▶ [Excerpt provided]
↓↓↓
Coins and dice

This notebook is an element of the free risk-engineering.org courseware. It can be distributed under the terms of the Creative Commons Attribution-ShareAlike licence.

Author: Eric Marsden [email protected].


In this notebook, we illustrate NumPy features for working with discrete probability distributions, such as those resulting from a coin toss or a dice roll. For an introduction to NumPy arrays, see the NumPy tutorial.

In [1]:
import numpy
import scipy.stats
import matplotlib.pyplot as plt
import seaborn as sns
%matplotlib inline
%config InlineBackend.figure_formats=['svg']
numpy.set_printoptions(threshold=20)

Let's simulate a coin toss by a random choice between the numbers 0 and 1 (say 0 represents tails and 1 represents heads). Note that the second argument to randint is an exclusive upper bound.

In [2]:
numpy.random.randint(0, 2)
Out[2]:
0

Let's toss two coins, which gives as an array with the result of the first and second toss.

In [3]:
numpy.random.randint(0, 2, 2)
Out[3]:
array([0, 0])
↑↑↑
▶ [Listing]
↓↓↓
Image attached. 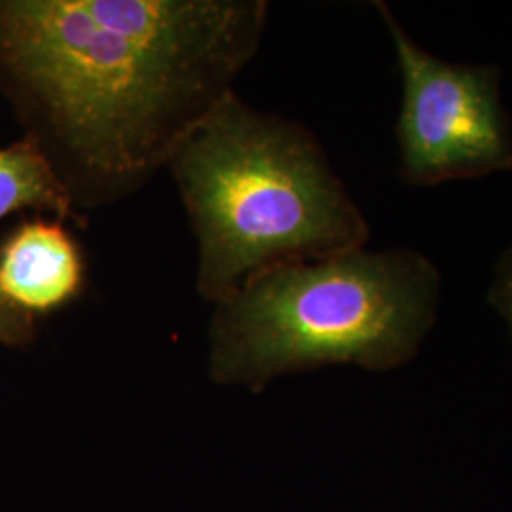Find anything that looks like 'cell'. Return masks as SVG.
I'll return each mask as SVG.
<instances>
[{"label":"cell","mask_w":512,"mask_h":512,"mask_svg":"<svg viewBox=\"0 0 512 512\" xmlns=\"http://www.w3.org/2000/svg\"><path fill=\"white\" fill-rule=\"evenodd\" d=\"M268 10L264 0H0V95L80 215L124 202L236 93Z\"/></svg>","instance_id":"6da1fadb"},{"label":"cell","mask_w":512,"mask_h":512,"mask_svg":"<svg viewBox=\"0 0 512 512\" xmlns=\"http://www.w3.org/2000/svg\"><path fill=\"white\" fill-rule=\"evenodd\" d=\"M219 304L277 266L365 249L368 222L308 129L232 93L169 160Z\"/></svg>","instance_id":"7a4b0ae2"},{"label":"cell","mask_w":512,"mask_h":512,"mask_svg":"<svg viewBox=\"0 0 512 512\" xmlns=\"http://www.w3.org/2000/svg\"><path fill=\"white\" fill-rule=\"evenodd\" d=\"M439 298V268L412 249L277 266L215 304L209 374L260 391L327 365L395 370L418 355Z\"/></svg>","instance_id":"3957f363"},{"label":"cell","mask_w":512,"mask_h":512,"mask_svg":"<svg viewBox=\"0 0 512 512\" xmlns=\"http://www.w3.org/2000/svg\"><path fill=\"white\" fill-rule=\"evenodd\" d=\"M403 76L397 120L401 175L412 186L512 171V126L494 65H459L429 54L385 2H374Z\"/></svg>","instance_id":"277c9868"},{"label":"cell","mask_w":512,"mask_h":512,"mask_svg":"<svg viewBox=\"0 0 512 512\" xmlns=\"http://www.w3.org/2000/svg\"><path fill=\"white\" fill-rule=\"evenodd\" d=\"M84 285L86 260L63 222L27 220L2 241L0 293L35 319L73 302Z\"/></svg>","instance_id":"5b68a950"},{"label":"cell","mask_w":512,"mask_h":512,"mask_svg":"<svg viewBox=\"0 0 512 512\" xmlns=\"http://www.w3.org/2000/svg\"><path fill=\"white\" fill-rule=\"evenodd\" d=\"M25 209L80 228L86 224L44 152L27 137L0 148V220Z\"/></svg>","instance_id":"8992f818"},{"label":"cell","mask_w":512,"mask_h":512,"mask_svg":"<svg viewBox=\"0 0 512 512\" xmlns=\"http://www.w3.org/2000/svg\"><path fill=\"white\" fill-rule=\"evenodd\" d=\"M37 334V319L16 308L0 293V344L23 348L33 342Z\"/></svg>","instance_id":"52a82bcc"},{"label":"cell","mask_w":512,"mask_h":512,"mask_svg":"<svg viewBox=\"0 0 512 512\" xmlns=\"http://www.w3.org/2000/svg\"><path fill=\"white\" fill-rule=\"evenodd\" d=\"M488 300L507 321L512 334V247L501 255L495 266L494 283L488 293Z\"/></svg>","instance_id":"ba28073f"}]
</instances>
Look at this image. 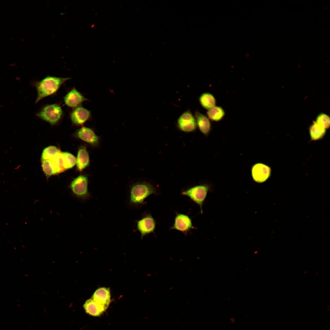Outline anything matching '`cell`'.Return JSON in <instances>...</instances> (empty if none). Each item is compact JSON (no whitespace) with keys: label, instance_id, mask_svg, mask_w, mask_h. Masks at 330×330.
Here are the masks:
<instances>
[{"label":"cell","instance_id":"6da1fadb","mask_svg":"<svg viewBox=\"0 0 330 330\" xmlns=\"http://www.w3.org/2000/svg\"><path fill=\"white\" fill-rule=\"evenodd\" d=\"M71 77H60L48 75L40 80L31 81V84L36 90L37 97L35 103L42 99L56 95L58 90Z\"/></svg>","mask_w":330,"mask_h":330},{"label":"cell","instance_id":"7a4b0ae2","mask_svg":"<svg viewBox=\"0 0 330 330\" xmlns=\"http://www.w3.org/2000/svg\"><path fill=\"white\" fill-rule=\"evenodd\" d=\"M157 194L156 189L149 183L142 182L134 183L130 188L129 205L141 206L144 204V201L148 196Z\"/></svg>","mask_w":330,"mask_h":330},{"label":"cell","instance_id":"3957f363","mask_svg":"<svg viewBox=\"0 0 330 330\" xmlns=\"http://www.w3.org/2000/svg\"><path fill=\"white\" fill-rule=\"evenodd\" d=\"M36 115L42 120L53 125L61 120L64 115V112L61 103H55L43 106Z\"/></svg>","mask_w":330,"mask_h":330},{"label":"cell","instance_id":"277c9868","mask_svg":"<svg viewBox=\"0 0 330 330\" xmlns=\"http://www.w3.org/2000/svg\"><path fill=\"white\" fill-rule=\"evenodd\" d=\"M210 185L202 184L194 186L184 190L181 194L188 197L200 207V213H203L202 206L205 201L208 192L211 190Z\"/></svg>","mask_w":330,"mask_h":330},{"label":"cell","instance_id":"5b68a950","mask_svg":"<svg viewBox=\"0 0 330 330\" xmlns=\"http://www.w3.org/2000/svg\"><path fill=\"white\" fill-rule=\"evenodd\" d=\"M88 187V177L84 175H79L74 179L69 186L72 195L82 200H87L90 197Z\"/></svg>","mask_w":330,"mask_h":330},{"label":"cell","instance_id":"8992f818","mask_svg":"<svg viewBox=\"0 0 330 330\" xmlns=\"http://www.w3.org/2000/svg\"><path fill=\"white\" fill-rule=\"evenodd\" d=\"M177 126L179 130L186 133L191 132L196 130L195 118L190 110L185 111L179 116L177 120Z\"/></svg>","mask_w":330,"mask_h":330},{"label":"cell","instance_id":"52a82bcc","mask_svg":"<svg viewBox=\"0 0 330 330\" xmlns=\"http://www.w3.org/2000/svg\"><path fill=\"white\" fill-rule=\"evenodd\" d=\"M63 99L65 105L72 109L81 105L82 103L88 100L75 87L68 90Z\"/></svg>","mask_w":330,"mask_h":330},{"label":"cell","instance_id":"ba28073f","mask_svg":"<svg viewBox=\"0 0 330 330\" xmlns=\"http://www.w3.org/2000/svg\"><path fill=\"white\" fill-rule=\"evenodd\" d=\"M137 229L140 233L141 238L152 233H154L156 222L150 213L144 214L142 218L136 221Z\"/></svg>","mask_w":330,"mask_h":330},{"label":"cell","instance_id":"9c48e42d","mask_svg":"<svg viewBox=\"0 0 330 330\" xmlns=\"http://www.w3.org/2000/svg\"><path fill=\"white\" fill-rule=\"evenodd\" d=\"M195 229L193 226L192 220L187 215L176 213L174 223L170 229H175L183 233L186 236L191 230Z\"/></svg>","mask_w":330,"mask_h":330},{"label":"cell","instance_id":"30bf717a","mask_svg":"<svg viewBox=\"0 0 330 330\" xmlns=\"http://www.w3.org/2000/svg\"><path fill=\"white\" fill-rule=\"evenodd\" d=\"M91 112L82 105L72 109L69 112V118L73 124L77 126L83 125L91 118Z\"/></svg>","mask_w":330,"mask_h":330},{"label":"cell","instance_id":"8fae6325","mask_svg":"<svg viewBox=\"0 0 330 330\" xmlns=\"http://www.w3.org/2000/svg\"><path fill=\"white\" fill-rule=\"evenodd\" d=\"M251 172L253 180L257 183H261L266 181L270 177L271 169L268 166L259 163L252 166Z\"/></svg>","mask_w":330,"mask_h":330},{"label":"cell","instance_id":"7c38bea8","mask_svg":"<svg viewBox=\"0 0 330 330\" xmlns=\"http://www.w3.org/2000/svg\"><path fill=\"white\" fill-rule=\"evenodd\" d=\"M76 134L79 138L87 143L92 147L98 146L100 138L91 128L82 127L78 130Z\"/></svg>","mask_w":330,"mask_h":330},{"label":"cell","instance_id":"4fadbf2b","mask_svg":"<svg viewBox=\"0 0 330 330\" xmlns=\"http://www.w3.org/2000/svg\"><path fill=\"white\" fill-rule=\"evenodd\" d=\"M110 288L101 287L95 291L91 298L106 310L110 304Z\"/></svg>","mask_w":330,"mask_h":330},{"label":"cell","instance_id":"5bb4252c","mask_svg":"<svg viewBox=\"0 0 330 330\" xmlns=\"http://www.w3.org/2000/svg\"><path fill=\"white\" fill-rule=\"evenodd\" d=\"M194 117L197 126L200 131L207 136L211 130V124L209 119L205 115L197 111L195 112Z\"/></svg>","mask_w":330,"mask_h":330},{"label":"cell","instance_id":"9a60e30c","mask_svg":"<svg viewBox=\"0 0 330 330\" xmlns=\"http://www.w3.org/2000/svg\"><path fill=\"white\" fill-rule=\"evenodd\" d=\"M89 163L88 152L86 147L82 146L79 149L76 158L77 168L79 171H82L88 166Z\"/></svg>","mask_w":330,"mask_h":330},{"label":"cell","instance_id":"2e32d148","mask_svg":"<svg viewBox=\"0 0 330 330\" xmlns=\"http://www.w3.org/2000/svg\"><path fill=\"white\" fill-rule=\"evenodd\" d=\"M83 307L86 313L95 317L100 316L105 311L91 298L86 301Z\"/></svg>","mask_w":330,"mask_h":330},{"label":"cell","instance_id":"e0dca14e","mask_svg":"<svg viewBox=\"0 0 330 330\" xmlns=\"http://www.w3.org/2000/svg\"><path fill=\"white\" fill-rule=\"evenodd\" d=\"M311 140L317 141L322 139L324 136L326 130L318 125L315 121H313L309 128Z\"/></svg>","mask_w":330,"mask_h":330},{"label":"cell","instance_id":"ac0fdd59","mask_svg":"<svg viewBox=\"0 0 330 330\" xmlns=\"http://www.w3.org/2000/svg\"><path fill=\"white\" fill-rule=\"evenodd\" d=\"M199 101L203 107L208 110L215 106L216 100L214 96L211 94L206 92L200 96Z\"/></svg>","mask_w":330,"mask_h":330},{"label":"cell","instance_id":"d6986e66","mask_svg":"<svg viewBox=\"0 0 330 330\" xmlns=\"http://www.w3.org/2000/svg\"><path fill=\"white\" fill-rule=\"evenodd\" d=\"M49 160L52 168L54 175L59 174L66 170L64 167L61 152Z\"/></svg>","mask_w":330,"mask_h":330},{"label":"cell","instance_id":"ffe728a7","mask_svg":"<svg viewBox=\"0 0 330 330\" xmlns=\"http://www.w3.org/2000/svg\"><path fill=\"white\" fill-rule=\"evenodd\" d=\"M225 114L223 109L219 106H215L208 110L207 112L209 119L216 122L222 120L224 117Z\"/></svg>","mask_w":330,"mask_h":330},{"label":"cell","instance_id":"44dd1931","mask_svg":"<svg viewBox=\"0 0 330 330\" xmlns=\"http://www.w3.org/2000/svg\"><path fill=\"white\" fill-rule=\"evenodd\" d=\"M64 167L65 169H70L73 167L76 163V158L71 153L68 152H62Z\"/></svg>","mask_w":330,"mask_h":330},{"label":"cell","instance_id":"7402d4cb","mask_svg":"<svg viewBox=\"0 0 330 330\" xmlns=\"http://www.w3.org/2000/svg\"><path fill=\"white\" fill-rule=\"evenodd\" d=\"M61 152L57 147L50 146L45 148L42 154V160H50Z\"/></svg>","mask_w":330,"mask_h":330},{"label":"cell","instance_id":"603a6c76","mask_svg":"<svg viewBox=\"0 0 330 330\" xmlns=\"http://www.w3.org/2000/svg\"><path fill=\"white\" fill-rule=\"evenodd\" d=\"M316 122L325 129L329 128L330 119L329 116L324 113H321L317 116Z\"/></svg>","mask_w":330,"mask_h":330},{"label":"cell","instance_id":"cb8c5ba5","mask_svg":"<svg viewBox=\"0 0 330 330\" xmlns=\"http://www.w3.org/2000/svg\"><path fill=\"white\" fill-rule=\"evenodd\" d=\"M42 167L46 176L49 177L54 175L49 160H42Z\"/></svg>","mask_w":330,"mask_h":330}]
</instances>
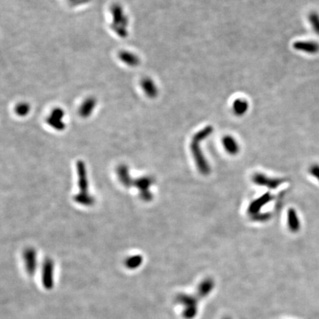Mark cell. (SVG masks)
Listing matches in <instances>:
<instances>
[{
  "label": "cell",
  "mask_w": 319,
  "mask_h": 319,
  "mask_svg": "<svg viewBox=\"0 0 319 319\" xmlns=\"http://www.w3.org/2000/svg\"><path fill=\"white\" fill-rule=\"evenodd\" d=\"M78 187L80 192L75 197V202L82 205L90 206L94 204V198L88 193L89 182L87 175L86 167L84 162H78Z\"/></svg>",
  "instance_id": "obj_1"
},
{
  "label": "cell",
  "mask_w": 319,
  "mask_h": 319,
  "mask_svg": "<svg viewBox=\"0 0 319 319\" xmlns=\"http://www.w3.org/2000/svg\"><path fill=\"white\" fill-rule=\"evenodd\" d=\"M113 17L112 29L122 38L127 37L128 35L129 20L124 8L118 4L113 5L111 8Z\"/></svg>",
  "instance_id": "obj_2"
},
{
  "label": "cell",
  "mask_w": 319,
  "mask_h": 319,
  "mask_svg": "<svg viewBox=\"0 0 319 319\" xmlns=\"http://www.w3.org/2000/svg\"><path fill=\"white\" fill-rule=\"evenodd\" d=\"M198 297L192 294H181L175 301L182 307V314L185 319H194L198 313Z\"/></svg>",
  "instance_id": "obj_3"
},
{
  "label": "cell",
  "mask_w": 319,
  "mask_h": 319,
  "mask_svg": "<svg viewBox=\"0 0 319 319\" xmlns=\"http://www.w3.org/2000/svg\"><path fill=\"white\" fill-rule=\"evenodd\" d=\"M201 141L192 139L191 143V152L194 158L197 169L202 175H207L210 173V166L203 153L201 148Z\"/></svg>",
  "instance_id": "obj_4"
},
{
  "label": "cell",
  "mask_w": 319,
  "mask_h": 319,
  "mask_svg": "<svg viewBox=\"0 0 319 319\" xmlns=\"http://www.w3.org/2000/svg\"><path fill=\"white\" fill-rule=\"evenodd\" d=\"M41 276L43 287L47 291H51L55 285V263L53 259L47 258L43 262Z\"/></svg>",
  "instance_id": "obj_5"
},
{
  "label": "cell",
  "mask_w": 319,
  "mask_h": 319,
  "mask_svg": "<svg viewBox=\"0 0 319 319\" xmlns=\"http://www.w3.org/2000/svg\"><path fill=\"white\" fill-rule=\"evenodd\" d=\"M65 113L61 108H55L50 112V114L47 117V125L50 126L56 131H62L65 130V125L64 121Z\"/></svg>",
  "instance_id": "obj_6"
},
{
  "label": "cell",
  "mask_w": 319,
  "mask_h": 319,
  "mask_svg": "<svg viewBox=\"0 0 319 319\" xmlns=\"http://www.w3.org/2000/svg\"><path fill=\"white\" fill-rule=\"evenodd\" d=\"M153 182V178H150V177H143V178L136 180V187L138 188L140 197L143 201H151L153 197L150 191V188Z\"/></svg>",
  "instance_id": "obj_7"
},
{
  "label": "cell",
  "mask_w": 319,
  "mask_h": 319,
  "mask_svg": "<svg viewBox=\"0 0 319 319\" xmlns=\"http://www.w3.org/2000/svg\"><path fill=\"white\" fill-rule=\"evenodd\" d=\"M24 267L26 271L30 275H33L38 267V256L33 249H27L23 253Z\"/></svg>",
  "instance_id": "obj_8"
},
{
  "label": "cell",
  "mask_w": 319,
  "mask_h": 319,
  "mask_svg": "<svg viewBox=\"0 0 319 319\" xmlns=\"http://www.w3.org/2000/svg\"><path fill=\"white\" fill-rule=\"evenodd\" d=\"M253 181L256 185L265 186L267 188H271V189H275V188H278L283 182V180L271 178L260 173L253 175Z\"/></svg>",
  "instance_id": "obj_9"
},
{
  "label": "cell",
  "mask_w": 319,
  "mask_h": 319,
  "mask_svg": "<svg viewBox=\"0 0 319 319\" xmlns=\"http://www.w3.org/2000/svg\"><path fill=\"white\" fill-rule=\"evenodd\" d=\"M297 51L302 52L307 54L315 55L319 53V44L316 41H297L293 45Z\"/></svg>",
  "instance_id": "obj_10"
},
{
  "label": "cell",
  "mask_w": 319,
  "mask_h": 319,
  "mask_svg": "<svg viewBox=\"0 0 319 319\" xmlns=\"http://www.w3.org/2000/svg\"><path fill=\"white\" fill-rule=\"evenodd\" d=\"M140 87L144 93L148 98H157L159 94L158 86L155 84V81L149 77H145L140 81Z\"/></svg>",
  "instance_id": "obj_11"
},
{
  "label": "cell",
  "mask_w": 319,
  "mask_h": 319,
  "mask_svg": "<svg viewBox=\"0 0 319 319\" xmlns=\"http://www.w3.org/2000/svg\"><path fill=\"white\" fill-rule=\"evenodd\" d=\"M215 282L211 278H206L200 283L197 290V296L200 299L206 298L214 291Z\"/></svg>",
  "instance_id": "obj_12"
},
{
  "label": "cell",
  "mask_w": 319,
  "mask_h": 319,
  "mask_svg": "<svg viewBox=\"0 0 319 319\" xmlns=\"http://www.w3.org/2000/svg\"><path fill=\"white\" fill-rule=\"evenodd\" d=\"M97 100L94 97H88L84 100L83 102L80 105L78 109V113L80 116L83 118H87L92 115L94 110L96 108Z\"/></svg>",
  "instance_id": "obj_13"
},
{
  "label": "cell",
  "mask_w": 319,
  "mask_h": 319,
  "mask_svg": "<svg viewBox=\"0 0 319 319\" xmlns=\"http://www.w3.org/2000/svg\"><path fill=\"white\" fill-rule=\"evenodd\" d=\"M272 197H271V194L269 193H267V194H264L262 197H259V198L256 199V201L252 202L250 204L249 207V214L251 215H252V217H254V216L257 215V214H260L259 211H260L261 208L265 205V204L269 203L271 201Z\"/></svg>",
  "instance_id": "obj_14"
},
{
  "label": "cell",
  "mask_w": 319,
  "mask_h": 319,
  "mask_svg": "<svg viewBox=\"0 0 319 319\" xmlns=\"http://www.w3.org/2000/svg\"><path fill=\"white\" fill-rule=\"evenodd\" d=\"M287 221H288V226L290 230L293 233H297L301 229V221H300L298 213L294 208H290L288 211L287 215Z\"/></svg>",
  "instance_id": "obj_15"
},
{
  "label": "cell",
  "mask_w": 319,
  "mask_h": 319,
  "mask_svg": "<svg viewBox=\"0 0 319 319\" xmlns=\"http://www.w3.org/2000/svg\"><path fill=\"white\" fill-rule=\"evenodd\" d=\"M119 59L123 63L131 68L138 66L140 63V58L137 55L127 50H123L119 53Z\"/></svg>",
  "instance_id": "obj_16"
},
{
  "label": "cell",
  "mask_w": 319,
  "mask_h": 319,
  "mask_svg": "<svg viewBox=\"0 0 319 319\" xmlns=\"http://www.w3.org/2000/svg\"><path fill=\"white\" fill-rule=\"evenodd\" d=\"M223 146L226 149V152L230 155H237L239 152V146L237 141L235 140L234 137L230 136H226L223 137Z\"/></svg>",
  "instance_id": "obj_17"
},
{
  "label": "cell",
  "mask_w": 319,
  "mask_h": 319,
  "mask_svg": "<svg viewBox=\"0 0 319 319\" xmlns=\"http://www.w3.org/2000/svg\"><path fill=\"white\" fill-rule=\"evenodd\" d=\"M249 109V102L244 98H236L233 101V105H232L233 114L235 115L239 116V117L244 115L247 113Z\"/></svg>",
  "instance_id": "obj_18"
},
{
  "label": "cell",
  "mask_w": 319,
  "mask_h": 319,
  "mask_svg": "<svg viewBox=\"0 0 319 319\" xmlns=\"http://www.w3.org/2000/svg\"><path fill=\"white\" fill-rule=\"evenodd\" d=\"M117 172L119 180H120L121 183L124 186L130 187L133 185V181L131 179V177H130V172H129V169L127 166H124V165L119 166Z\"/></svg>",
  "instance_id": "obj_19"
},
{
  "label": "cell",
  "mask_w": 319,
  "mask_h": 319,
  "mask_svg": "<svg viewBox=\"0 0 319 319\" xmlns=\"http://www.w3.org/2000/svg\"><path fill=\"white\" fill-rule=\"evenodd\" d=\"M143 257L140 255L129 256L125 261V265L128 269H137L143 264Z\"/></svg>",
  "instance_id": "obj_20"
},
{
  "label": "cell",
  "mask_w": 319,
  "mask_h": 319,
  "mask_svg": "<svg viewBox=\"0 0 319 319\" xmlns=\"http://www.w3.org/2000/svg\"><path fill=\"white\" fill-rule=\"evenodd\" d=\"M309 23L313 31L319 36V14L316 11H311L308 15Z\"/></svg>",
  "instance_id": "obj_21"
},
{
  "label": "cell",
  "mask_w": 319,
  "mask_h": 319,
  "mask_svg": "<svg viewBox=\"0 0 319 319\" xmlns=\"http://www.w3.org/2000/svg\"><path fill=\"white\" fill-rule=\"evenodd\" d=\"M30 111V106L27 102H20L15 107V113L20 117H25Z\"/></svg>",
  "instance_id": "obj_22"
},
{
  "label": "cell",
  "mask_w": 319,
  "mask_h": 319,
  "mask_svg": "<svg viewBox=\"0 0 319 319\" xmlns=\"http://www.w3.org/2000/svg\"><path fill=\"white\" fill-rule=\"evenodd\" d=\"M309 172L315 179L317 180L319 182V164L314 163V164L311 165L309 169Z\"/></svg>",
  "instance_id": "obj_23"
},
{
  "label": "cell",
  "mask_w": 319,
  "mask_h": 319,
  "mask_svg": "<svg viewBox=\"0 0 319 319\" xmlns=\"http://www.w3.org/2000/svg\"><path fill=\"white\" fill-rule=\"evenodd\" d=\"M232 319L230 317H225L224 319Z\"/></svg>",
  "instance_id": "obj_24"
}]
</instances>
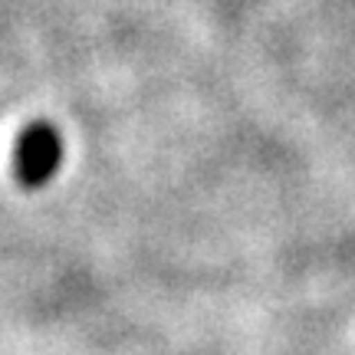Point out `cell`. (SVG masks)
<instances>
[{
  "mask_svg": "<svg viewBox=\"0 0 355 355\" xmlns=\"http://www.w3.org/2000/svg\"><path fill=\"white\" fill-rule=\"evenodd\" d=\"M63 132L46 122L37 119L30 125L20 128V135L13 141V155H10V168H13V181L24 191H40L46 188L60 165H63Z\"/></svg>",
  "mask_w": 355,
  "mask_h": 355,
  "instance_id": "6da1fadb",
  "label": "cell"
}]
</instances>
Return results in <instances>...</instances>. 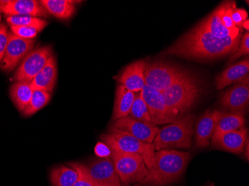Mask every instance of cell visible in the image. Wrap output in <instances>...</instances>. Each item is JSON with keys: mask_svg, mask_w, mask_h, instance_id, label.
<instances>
↑↑↑
▶ [Exercise requirements]
(a) Condense the paragraph in the coins and dice notebook that begins "Let's simulate a coin toss" while keeping its main facts.
(b) Reproduce the coins and dice notebook word for word, everything from "This notebook is" down to "Eric Marsden [email protected].".
Rely only on the coins and dice notebook.

▶ [Problem solutions]
(a) A coin toss is simulated by randomly choosing 0 (tails) or 1 (heads). The second argument to randint is an exclusive upper bound.

(b)
This notebook is an element of the free risk-engineering.org courseware. It can be distributed under the terms of the Creative Commons Attribution-ShareAlike licence.

Author: Eric Marsden [email protected].